Python 源码剖析LIST对象

Posted

tags:

篇首语:本文由小常识网(cha138.com)小编为大家整理,主要介绍了Python 源码剖析LIST对象相关的知识,希望对你有一定的参考价值。

1、PyListObject对象

2、PyListObject的创建与维护

3、PyListObject 对象缓冲池

4、Hack PyListObject


1、PyListObject对象

PyListObject 对象是变长对象,而且还是一个可变对象:

[listobject.h] 

typedef struct {

    PyObject_VAR_HEAD

    /* Vector of pointers to list elements.  list[0] is ob_item[0], etc. */

    PyObject **ob_item;

    int allocated;

} PyListObject;
PyObject_VAR_HEAD 中有一个ob_size和allocated,allocated 指申请了内存的大小,ob_size指使用内存的大小,0<=ob_size<=allcated。


 

2、PyListObject的创建与维护

2.1、创建

唯一创建方法PyList_New:

listobject.c] 

PyObject* PyList_New(int size)
{
    PyListObject *op;
    size_t nbytes;
 
    nbytes = size * sizeof(PyObject *);
    /* Check for overflow */
    if (nbytes / sizeof(PyObject *) != (size_t)size)
        return PyErr_NoMemory();
 
    //为PyListObject申请空间
    if (num_free_lists) {
        //使用缓冲池
        num_free_lists--;
        op = free_lists[num_free_lists];
        _Py_NewReference((PyObject *)op);
   } else {
        //缓冲池中没有可用的对象,创建对象
        op = PyObject_GC_New(PyListObject, &PyList_Type);
    }
    //为PyListObject对象中维护的元素列表申请空间
    if (size <= 0)
        op->ob_item = NULL;
    else {
        op->ob_item = (PyObject **) PyMem_MALLOC(nbytes);
        memset(op->ob_item, 0, nbytes);
    }
    op->ob_size = size;
    op->allocated = size;
    _PyObject_GC_TRACK(op);
    return (PyObject *) op;
}

先进行检查,再判断缓冲池是否可用,不可则malloc在堆上新建PyListObject。PyListObject缓冲池为free_lists:

/* Empty list reuse scheme to save calls to malloc and free */ 

#define MAXFREELISTS 80 

static PyListObject *free_lists[MAXFREELISTS]; 

static int num_free_lists = 0; 

 

放元素到List指定位置:

[listobject.c] 

int PyList_SetItem(register PyObject *op, register int i, register PyObject   *newitem)
{
    register PyObject *olditem;
    register PyObject **p;
    if (!PyList_Check(op)) {
        ……
    }
    if (i < 0 || i >= ((PyListObject *)op) -> ob_size) {
        Py_XDECREF(newitem);
        PyErr_SetString(PyExc_IndexError,
                "list assignment index out of range");
        return -1;
    }
    p = ((PyListObject *)op) -> ob_item + i;
    olditem = *p;
    *p = newitem;
    Py_XDECREF(olditem);
    return 0;
}

 


2.2、添加

插入元素:

[listobject.c] 

int PyList_Insert(PyObject *op, int where, PyObject *newitem)
{
    ......//类型检查
    return ins1((PyListObject *)op, where, newitem);
}
static int ins1(PyListObject *self, int where, PyObject *v)

显示信息
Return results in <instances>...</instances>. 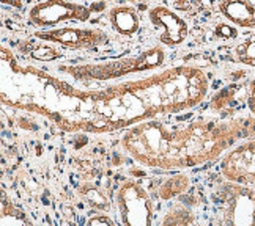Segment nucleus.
Wrapping results in <instances>:
<instances>
[{
    "label": "nucleus",
    "instance_id": "1",
    "mask_svg": "<svg viewBox=\"0 0 255 226\" xmlns=\"http://www.w3.org/2000/svg\"><path fill=\"white\" fill-rule=\"evenodd\" d=\"M2 104L46 116L65 132L107 134L197 107L210 80L197 66H172L143 78L100 90H77L35 66L21 65L2 46Z\"/></svg>",
    "mask_w": 255,
    "mask_h": 226
},
{
    "label": "nucleus",
    "instance_id": "2",
    "mask_svg": "<svg viewBox=\"0 0 255 226\" xmlns=\"http://www.w3.org/2000/svg\"><path fill=\"white\" fill-rule=\"evenodd\" d=\"M244 137V118L195 120L184 126L150 120L128 129L122 137V148L150 168L184 170L216 160Z\"/></svg>",
    "mask_w": 255,
    "mask_h": 226
},
{
    "label": "nucleus",
    "instance_id": "3",
    "mask_svg": "<svg viewBox=\"0 0 255 226\" xmlns=\"http://www.w3.org/2000/svg\"><path fill=\"white\" fill-rule=\"evenodd\" d=\"M165 62V52L159 46L148 47L146 51L129 55L125 58H117V60L100 62V63H84V65H65L58 68V71L70 75L77 82L90 83V82H104V80H115V78L148 73L158 70Z\"/></svg>",
    "mask_w": 255,
    "mask_h": 226
},
{
    "label": "nucleus",
    "instance_id": "4",
    "mask_svg": "<svg viewBox=\"0 0 255 226\" xmlns=\"http://www.w3.org/2000/svg\"><path fill=\"white\" fill-rule=\"evenodd\" d=\"M216 226H255V189L230 181L214 189Z\"/></svg>",
    "mask_w": 255,
    "mask_h": 226
},
{
    "label": "nucleus",
    "instance_id": "5",
    "mask_svg": "<svg viewBox=\"0 0 255 226\" xmlns=\"http://www.w3.org/2000/svg\"><path fill=\"white\" fill-rule=\"evenodd\" d=\"M115 201L123 226H153V204L140 184L131 179L122 182Z\"/></svg>",
    "mask_w": 255,
    "mask_h": 226
},
{
    "label": "nucleus",
    "instance_id": "6",
    "mask_svg": "<svg viewBox=\"0 0 255 226\" xmlns=\"http://www.w3.org/2000/svg\"><path fill=\"white\" fill-rule=\"evenodd\" d=\"M92 6L76 2H40L28 9V22L49 30V27L66 21L87 22L92 17Z\"/></svg>",
    "mask_w": 255,
    "mask_h": 226
},
{
    "label": "nucleus",
    "instance_id": "7",
    "mask_svg": "<svg viewBox=\"0 0 255 226\" xmlns=\"http://www.w3.org/2000/svg\"><path fill=\"white\" fill-rule=\"evenodd\" d=\"M35 38L46 43L58 44L62 47L84 51V49H96L109 43V35L101 28L92 27H60L49 30L35 32Z\"/></svg>",
    "mask_w": 255,
    "mask_h": 226
},
{
    "label": "nucleus",
    "instance_id": "8",
    "mask_svg": "<svg viewBox=\"0 0 255 226\" xmlns=\"http://www.w3.org/2000/svg\"><path fill=\"white\" fill-rule=\"evenodd\" d=\"M221 173L225 181L241 185L255 184V139L244 142L224 155Z\"/></svg>",
    "mask_w": 255,
    "mask_h": 226
},
{
    "label": "nucleus",
    "instance_id": "9",
    "mask_svg": "<svg viewBox=\"0 0 255 226\" xmlns=\"http://www.w3.org/2000/svg\"><path fill=\"white\" fill-rule=\"evenodd\" d=\"M148 19L158 32L159 43L167 47H176L186 41L189 33L188 22L165 5H154L148 9Z\"/></svg>",
    "mask_w": 255,
    "mask_h": 226
},
{
    "label": "nucleus",
    "instance_id": "10",
    "mask_svg": "<svg viewBox=\"0 0 255 226\" xmlns=\"http://www.w3.org/2000/svg\"><path fill=\"white\" fill-rule=\"evenodd\" d=\"M114 30L122 36H134L140 28V17L132 5H117L107 13Z\"/></svg>",
    "mask_w": 255,
    "mask_h": 226
},
{
    "label": "nucleus",
    "instance_id": "11",
    "mask_svg": "<svg viewBox=\"0 0 255 226\" xmlns=\"http://www.w3.org/2000/svg\"><path fill=\"white\" fill-rule=\"evenodd\" d=\"M221 14L230 21L233 25L241 28H254L255 27V5L251 2H221L219 5Z\"/></svg>",
    "mask_w": 255,
    "mask_h": 226
},
{
    "label": "nucleus",
    "instance_id": "12",
    "mask_svg": "<svg viewBox=\"0 0 255 226\" xmlns=\"http://www.w3.org/2000/svg\"><path fill=\"white\" fill-rule=\"evenodd\" d=\"M0 226H33L27 214L8 198L2 192V212H0Z\"/></svg>",
    "mask_w": 255,
    "mask_h": 226
},
{
    "label": "nucleus",
    "instance_id": "13",
    "mask_svg": "<svg viewBox=\"0 0 255 226\" xmlns=\"http://www.w3.org/2000/svg\"><path fill=\"white\" fill-rule=\"evenodd\" d=\"M159 226H200L197 215L183 204H173L167 209Z\"/></svg>",
    "mask_w": 255,
    "mask_h": 226
},
{
    "label": "nucleus",
    "instance_id": "14",
    "mask_svg": "<svg viewBox=\"0 0 255 226\" xmlns=\"http://www.w3.org/2000/svg\"><path fill=\"white\" fill-rule=\"evenodd\" d=\"M189 176L186 174H175L172 178H167L158 189V195L159 198L164 201H169L172 198H176L178 195L184 193L189 189Z\"/></svg>",
    "mask_w": 255,
    "mask_h": 226
},
{
    "label": "nucleus",
    "instance_id": "15",
    "mask_svg": "<svg viewBox=\"0 0 255 226\" xmlns=\"http://www.w3.org/2000/svg\"><path fill=\"white\" fill-rule=\"evenodd\" d=\"M233 55L238 63L255 68V33L235 47Z\"/></svg>",
    "mask_w": 255,
    "mask_h": 226
},
{
    "label": "nucleus",
    "instance_id": "16",
    "mask_svg": "<svg viewBox=\"0 0 255 226\" xmlns=\"http://www.w3.org/2000/svg\"><path fill=\"white\" fill-rule=\"evenodd\" d=\"M246 105L249 110V116L244 118V129H246V137H254L255 135V78L248 85Z\"/></svg>",
    "mask_w": 255,
    "mask_h": 226
},
{
    "label": "nucleus",
    "instance_id": "17",
    "mask_svg": "<svg viewBox=\"0 0 255 226\" xmlns=\"http://www.w3.org/2000/svg\"><path fill=\"white\" fill-rule=\"evenodd\" d=\"M30 55L38 62H54L58 57H62V54L58 52L55 47L47 46V44H40L38 47L32 49Z\"/></svg>",
    "mask_w": 255,
    "mask_h": 226
},
{
    "label": "nucleus",
    "instance_id": "18",
    "mask_svg": "<svg viewBox=\"0 0 255 226\" xmlns=\"http://www.w3.org/2000/svg\"><path fill=\"white\" fill-rule=\"evenodd\" d=\"M82 195L85 196V200L90 203L93 208L96 209H106L107 208V200L106 196L95 187H84Z\"/></svg>",
    "mask_w": 255,
    "mask_h": 226
},
{
    "label": "nucleus",
    "instance_id": "19",
    "mask_svg": "<svg viewBox=\"0 0 255 226\" xmlns=\"http://www.w3.org/2000/svg\"><path fill=\"white\" fill-rule=\"evenodd\" d=\"M85 226H117V223L106 214H96L88 219Z\"/></svg>",
    "mask_w": 255,
    "mask_h": 226
}]
</instances>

题目设定 1
用两句话概括关于 PyListObject 源码的正文。
题目设定 2
请抄录关于 PyListObject 源码的正文中从“return PyErr_NoMemory();”开始、一直到“(size <= 0)”为止的部分。
题目设定 3
关于 PyListObject 源码的正文停在哪里,就从哪里接着往下写。

结果 1
PyListObject 是一种变长且可变的对象,ob_size 表示已使用内存的大小,allocated 表示已申请内存的大小。PyList_New 是创建它的唯一方法,该函数先做溢出检查,再判断缓冲池 free_lists 是否可用,不可用时就新建对象;正文还列出了把元素放到指定位置的 PyList_SetItem 和插入元素的 PyList_Insert。

结果 2
return PyErr_NoMemory();
 
    //为PyListObject申请空间
    if (num_free_lists) {
        //使用缓冲池
        num_free_lists--;
        op = free_lists[num_free_lists];
        _Py_NewReference((PyObject *)op);
   } else {
        //缓冲池中没有可用的对象,创建对象
        op = PyObject_GC_New(PyListObject, &PyList_Type);
    }
    //为PyListObject对象中维护的元素列表申请空间
    if (size <= 0)

结果 3
{
    int i, n = self->ob_size;
    PyObject **items;
    ......
    if (list_resize(self, n+1) == -1)
        return -1;

    if (where < 0) {
        where += n;
        if (where < 0)
            where = 0;
    }
    if (where > n)
        where = n;
    items = self->ob_item;
    for (i = n; --i >= where; )
        items[i+1] = items[i];
    Py_INCREF(v);
    items[where] = v;
    return 0;
}

看看list_resize:

listobject.c]
static int list_resize(PyListObject *self, int newsize)
{
    PyObject **items;
    size_t new_allocated;
    int allocated = self->allocated;
 

    /* Bypass realloc() when a previous overallocation is large enough
       to accommodate the newsize.  If the newsize falls lower than half
       the allocated size, then proceed with the realloc() to shrink the list.
    */
    if (allocated >= newsize && newsize >= (allocated >> 1)) {
        assert(self->ob_item != NULL || newsize == 0);
        self->ob_size = newsize;
        return 0;
    }
 

    /* This over-allocates proportional to the list size, making room
     * for additional growth.  The over-allocation is mild, but is
     * enough to give linear-time amortized behavior over a long
     * sequence of appends() in the presence of a poorly-performing
     * system realloc().
     * The growth pattern is:  0, 4, 8, 16, 25, 35, 46, 58, 72, 88, ...
     */
    new_allocated = (newsize >> 3) + (newsize < 9 ? 3 : 6) + newsize;
    if (newsize == 0)
        new_allocated = 0;
    items = self->ob_item;
    if (new_allocated <= ((~(size_t)0) / sizeof(PyObject *)))
        PyMem_RESIZE(items, PyObject *, new_allocated);
    else
        items = NULL;
    if (items == NULL) {
        PyErr_NoMemory();
        return -1;
    }
    self->ob_item = items;
    self->ob_size = newsize;
    self->allocated = new_allocated;
    return 0;
}

插入的时候,Python分四种情况处理:

1.      newsize > ob_size && newsize < allocated :简单调整ob_size值。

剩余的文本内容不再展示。